**WORK TO BE COMPLETED**
Your response should consist of every record, exactly as given.

BEGIN

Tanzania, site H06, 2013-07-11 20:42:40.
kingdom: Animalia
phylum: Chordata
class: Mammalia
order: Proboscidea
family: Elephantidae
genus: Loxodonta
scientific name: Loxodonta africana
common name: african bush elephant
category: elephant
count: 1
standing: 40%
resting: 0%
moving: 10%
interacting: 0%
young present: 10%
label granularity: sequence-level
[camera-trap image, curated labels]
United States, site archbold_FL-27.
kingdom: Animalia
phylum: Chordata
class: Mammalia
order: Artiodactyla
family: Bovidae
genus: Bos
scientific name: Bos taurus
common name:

END

**EXERCISE RESPONSE**
Tanzania, site H06, 2013-07-11 20:42:40.
kingdom: Animalia
phylum: Chordata
class: Mammalia
order: Proboscidea
family: Elephantidae
genus: Loxodonta
scientific name: Loxodonta africana
common name: african bush elephant
category: elephant
count: 1
standing: 40%
resting: 0%
moving: 10%
interacting: 0%
young present: 10%
label granularity: sequence-level
[camera-trap image, curated labels]
United States, site archbold_FL-27.
kingdom: Animalia
phylum: Chordata
class: Mammalia
order: Artiodactyla
family: Bovidae
genus: Bos
scientific name: Bos taurus
common name:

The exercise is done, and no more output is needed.